Passage shown:
--- START ---

Mount Sinai has been at the forefront of research and treatment of Crohn’s disease. In fact, Crohn’s disease was named for the Mount Sinai physician Burrill B. Crohn, MD, after he and his colleagues first described the condition in 1932. In recent years, Mount Sinai physicians/scientists have developed new breakthrough drug therapies to help patient manage their disease.
Crohn’s disease, which is a kind of IBD, leads to inflammation anywhere in the gastrointestinal tract, though most commonly in the small intestine at the end of the small bowel (the ileum) and the beginning of the colon, but it may affect any part of the gastrointestinal (GI) tract, from the mouth to the anus. Crohn’s disease can also affect the entire thickness of the bowel wall and the inflammation of the intestine can leave some areas normal in between patches of diseased intestine.
It can cause a variety of symptoms—including chronic diarrhea that may or may not go into periods of remission, mild to severe abdominal pain, fatigue, and malnutrition— and can have a major impact on quality of life.

--- END ---

Source information:
--- START ---

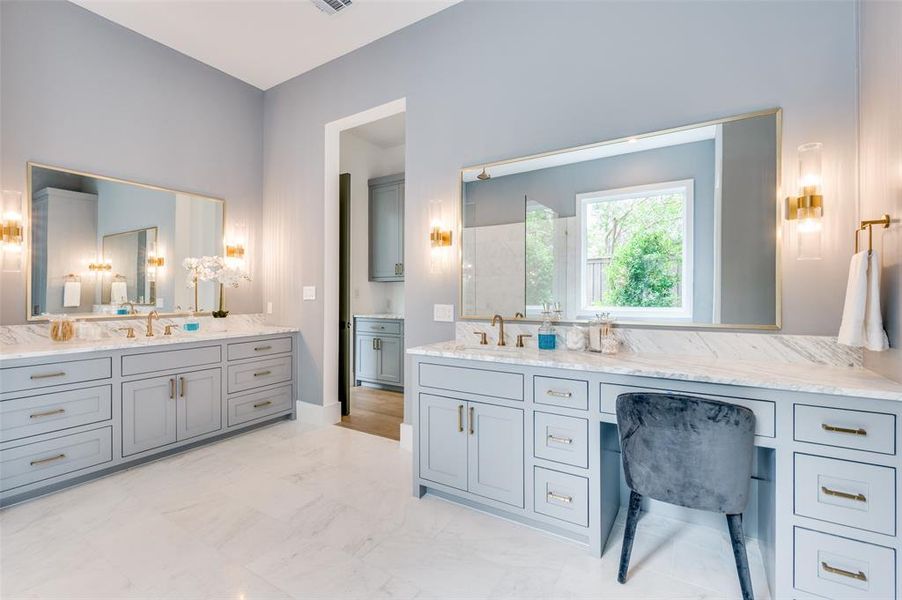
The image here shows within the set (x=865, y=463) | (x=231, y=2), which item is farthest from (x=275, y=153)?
(x=865, y=463)

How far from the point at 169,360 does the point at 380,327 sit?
236cm

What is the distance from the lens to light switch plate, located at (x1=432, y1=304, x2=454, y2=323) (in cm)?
298

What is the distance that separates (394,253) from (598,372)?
3672 millimetres

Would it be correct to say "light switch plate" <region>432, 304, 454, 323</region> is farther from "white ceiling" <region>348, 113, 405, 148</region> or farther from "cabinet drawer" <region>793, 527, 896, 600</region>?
"white ceiling" <region>348, 113, 405, 148</region>

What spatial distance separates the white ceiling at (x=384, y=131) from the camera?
15.6 ft

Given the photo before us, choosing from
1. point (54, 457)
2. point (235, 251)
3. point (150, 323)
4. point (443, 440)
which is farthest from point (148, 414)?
point (443, 440)

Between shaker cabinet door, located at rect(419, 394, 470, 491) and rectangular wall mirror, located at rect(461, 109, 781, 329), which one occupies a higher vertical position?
rectangular wall mirror, located at rect(461, 109, 781, 329)

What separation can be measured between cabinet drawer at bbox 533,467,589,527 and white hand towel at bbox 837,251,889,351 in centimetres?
124

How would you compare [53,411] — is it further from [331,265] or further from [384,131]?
[384,131]

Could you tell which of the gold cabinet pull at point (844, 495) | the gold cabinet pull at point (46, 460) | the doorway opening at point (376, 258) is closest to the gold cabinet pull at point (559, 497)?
the gold cabinet pull at point (844, 495)

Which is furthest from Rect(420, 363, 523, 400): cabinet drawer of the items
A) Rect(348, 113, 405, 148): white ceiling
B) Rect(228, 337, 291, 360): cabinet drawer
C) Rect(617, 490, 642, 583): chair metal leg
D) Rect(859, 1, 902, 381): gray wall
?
Rect(348, 113, 405, 148): white ceiling

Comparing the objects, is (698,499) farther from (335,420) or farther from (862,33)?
(335,420)

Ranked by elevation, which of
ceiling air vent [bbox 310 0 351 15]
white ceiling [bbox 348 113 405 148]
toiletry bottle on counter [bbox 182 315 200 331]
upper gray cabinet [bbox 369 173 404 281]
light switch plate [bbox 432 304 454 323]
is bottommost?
toiletry bottle on counter [bbox 182 315 200 331]

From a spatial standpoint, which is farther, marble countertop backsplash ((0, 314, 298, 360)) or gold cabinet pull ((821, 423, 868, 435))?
marble countertop backsplash ((0, 314, 298, 360))
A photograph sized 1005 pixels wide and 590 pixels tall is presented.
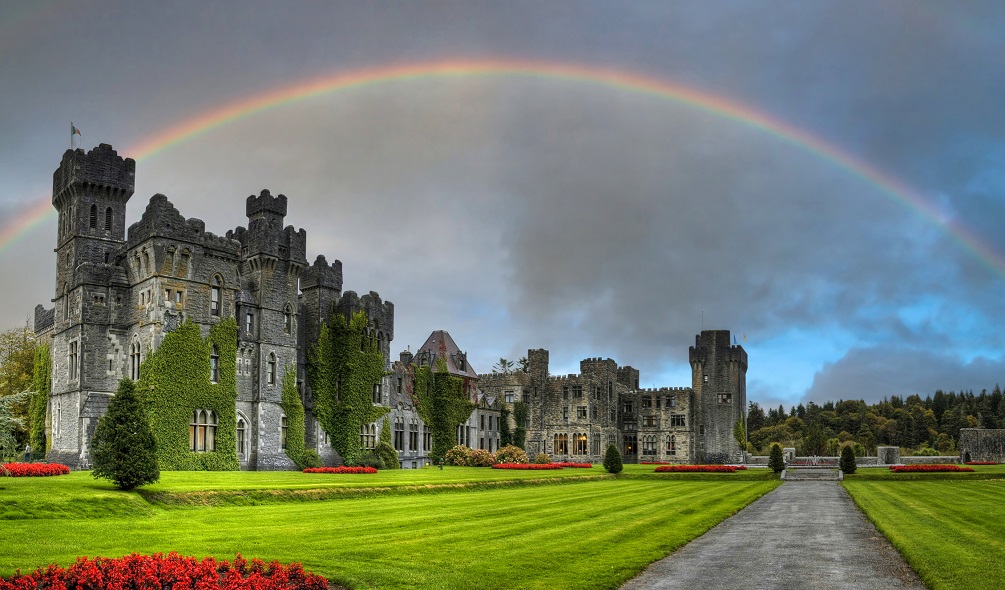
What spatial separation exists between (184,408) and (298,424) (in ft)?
29.0

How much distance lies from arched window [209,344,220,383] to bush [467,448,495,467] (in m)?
22.6

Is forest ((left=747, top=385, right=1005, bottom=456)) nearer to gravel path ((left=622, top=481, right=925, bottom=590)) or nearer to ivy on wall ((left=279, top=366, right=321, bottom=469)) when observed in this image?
ivy on wall ((left=279, top=366, right=321, bottom=469))

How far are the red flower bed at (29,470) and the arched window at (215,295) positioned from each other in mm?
17833

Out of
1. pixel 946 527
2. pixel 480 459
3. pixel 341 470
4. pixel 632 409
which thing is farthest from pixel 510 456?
pixel 946 527

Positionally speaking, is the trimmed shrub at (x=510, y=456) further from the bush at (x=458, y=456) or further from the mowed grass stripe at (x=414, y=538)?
the mowed grass stripe at (x=414, y=538)

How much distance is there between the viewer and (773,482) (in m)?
53.0

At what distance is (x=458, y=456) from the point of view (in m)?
68.8

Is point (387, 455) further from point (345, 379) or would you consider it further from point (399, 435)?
point (399, 435)

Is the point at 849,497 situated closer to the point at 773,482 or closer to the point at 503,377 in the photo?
the point at 773,482

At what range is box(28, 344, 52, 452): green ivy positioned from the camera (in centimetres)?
5528

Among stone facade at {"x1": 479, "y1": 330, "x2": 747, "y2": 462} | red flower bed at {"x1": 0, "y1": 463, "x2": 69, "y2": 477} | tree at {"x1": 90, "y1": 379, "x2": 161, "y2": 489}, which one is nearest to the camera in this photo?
tree at {"x1": 90, "y1": 379, "x2": 161, "y2": 489}

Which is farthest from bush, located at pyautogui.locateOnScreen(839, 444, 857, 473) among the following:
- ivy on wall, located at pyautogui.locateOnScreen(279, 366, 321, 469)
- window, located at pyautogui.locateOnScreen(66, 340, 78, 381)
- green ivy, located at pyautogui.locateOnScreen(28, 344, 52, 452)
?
green ivy, located at pyautogui.locateOnScreen(28, 344, 52, 452)

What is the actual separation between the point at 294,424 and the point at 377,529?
36.7m

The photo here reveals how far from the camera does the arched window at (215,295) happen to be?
52.5 metres
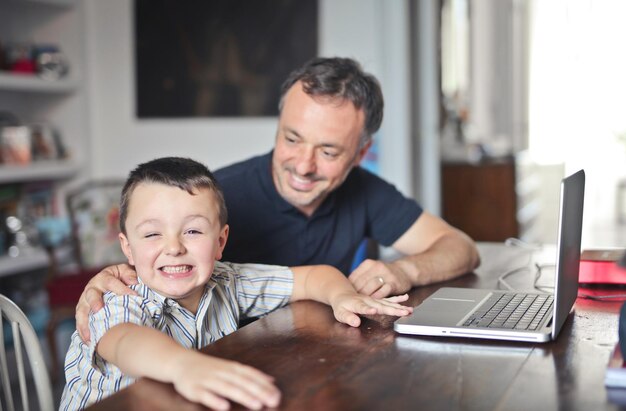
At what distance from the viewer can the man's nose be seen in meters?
1.98

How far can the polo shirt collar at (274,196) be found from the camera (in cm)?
211

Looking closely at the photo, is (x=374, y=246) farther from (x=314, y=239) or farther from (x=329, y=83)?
(x=329, y=83)

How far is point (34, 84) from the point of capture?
392 centimetres

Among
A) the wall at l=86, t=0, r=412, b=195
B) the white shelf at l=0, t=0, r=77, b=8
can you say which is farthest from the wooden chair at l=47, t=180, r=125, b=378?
the white shelf at l=0, t=0, r=77, b=8

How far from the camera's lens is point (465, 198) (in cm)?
462

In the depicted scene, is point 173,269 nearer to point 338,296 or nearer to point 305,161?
point 338,296

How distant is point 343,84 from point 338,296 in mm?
705

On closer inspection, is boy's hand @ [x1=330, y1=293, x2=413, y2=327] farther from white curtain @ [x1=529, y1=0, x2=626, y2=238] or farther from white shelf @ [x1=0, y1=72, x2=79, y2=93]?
white curtain @ [x1=529, y1=0, x2=626, y2=238]

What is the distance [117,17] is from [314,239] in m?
2.74

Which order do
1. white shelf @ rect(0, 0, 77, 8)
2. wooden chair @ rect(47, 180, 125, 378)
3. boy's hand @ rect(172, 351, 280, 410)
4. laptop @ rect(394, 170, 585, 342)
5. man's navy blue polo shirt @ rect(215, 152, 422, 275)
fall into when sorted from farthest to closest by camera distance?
white shelf @ rect(0, 0, 77, 8)
wooden chair @ rect(47, 180, 125, 378)
man's navy blue polo shirt @ rect(215, 152, 422, 275)
laptop @ rect(394, 170, 585, 342)
boy's hand @ rect(172, 351, 280, 410)

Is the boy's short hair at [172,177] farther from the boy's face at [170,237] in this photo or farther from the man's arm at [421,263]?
the man's arm at [421,263]

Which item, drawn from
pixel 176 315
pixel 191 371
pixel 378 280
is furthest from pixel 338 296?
pixel 191 371

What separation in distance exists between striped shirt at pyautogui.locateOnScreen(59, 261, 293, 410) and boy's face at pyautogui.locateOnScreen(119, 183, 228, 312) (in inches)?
1.8

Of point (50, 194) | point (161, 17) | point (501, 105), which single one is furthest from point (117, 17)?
point (501, 105)
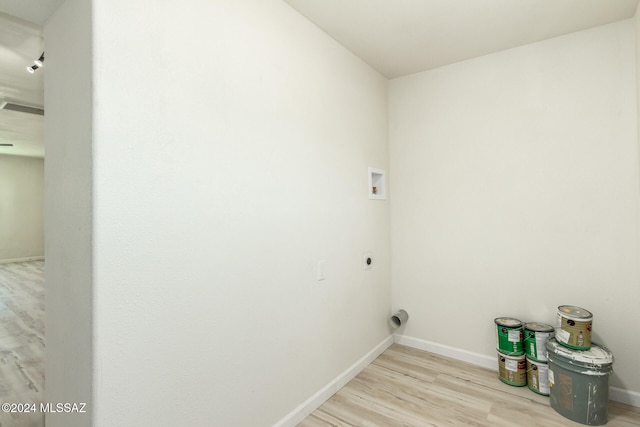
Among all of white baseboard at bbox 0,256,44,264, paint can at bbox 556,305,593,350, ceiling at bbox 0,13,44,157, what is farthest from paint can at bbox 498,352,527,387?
white baseboard at bbox 0,256,44,264

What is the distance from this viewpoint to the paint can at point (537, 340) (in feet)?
7.13

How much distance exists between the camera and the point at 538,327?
2.27 metres

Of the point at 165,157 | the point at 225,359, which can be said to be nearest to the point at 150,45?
the point at 165,157

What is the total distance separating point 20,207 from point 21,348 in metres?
7.27

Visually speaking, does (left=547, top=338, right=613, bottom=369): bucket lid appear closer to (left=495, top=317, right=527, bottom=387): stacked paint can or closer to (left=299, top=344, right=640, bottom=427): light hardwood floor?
(left=495, top=317, right=527, bottom=387): stacked paint can

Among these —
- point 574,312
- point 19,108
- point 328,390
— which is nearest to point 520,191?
point 574,312

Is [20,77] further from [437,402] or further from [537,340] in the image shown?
[537,340]

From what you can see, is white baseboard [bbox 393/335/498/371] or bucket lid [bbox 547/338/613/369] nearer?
bucket lid [bbox 547/338/613/369]

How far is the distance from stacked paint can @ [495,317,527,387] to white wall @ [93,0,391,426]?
49.0 inches

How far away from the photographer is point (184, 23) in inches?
52.4

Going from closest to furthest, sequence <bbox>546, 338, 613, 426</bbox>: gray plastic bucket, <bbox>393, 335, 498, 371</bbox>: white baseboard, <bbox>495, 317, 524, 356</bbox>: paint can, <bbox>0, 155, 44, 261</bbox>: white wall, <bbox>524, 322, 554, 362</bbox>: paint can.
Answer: <bbox>546, 338, 613, 426</bbox>: gray plastic bucket
<bbox>524, 322, 554, 362</bbox>: paint can
<bbox>495, 317, 524, 356</bbox>: paint can
<bbox>393, 335, 498, 371</bbox>: white baseboard
<bbox>0, 155, 44, 261</bbox>: white wall

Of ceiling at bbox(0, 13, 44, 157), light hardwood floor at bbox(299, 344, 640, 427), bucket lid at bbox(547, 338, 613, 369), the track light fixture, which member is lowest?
light hardwood floor at bbox(299, 344, 640, 427)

--- END ---

What is needed: Continue the passage on Crohn's disease after its last sentence.

Response to the exercise:
Below are some symptoms:
- Persistent diarrhea and rectal bleeding
- Urgent need to move bowels
- Abdominal cramping and pain
- Constipation Fever
- Appetite and Weight Loss
- Night sweats
- Loss of normal menstrual cycle
In severe cases, Crohn’s can lead to tears (fissures) in the lining of the anus and it was previously thought that IBD patients experience periodic flares that could be treated to eliminate inflammation and return the gastrointestinal system to a normal state. However, we now understand that Crohn’s is a progressive disease. Over time, inflammation can cause irreversible damage to the intestines, culminating in structural and functional complications such as surgery (bowel resections), abscesses, fistulas, abnormal intestinal motility, and malnutrition.
While the cause is still unknown, it involves the interplay of genetic predisposition, an abnormal immune system response, and environmental factors.
Please note: only proper testing performed by your doctor diagnose a Crohn’s disease.